◆ Given task ◆
Can you reproduce word for word the entries from the line containing "In this photograph, does" through the line containing "the hillside vegetation at point (343, 54) →", including both of those lines?

◆ Exercise material ◆
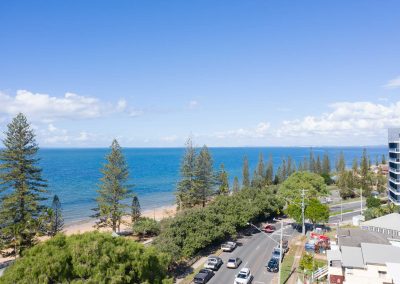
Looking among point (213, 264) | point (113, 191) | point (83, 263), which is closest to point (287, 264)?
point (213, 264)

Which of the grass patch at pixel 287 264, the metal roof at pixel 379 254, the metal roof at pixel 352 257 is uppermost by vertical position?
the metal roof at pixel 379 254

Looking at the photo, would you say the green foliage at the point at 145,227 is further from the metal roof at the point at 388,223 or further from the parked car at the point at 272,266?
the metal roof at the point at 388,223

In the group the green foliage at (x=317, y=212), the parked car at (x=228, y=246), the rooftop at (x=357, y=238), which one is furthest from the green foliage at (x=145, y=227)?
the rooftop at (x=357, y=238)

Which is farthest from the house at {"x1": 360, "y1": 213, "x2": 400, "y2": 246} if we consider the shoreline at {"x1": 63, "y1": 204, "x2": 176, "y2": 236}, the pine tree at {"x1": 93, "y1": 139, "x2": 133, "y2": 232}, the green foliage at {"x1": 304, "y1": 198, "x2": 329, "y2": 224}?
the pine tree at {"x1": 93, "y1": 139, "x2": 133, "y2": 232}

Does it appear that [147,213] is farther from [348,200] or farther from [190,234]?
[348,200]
...
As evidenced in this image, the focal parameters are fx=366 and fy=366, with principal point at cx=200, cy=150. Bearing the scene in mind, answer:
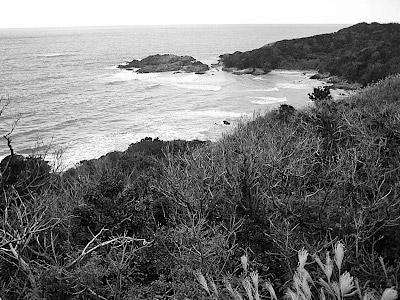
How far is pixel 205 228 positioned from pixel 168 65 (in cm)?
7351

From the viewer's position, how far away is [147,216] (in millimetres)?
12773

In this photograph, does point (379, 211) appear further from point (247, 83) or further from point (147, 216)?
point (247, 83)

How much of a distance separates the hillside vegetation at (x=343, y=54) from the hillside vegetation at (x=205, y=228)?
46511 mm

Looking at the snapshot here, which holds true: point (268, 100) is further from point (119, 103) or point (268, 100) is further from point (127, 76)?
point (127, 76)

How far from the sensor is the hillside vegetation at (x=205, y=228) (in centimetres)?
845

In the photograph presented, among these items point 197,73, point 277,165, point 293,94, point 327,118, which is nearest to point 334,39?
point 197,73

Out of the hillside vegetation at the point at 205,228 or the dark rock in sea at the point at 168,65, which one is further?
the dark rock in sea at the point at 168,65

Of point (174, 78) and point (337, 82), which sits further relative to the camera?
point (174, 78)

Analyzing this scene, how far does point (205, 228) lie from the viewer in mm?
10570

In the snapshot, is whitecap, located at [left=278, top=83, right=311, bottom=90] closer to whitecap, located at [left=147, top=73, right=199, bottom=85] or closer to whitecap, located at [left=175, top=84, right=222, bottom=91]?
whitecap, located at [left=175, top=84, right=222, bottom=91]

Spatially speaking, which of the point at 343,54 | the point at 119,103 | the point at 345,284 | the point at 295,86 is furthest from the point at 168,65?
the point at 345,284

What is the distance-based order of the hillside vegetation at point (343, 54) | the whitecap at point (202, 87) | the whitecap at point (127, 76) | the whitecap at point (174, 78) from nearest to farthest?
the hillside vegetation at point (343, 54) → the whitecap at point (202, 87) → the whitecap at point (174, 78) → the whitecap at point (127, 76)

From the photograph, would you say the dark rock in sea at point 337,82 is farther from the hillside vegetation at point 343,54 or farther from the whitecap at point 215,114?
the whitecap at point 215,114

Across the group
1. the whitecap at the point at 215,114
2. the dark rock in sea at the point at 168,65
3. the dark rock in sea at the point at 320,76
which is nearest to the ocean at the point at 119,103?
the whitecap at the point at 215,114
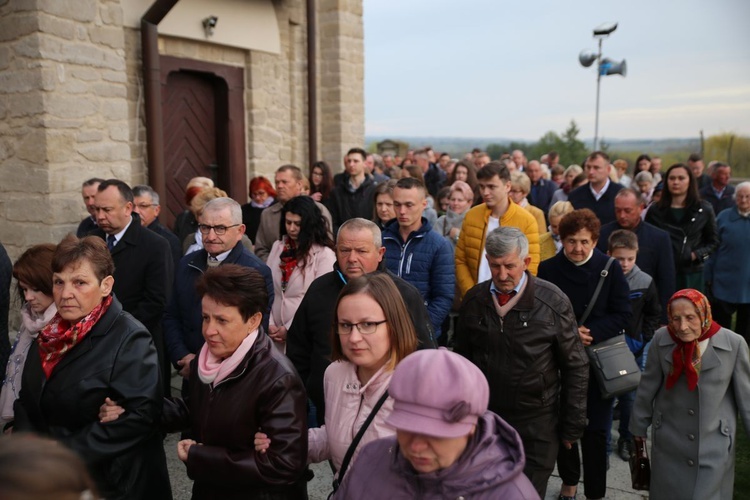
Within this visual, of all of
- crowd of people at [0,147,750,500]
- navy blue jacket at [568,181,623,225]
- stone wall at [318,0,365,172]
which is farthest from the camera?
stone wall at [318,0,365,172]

◆ Solution to the exercise ◆
In this photograph, does point (379, 211) appear further from point (247, 83) or further from point (147, 216)?
point (247, 83)

How much of a distance separates the hillside vegetation at (x=343, y=54) from the hillside vegetation at (x=205, y=228)?
46511 mm

Looking at the snapshot here, which holds true: point (268, 100) is further from point (119, 103) or point (268, 100) is further from point (127, 76)?
point (127, 76)

How far from the sensor is the hillside vegetation at (x=205, y=228) (in centimetres)?
845

In the photograph presented, among these items point 197,73, point 277,165, point 293,94, point 327,118, which is nearest to point 334,39?
point 197,73

Out of the hillside vegetation at the point at 205,228 or the dark rock in sea at the point at 168,65, which one is further?
the dark rock in sea at the point at 168,65

Of point (174, 78) and point (337, 82), which sits further relative to the camera?
point (174, 78)

Analyzing this scene, how far does point (205, 228) lie from the viewer in mm?
10570

In the snapshot, is whitecap, located at [left=278, top=83, right=311, bottom=90] closer to whitecap, located at [left=147, top=73, right=199, bottom=85] or closer to whitecap, located at [left=175, top=84, right=222, bottom=91]?
whitecap, located at [left=175, top=84, right=222, bottom=91]

Spatially speaking, which of the point at 343,54 | the point at 119,103 | the point at 345,284 | the point at 295,86 is furthest from the point at 168,65?
the point at 345,284

What is the distance-based order of the hillside vegetation at point (343, 54) | the whitecap at point (202, 87) | the whitecap at point (127, 76) | the whitecap at point (174, 78) from nearest to farthest?
the hillside vegetation at point (343, 54) → the whitecap at point (202, 87) → the whitecap at point (174, 78) → the whitecap at point (127, 76)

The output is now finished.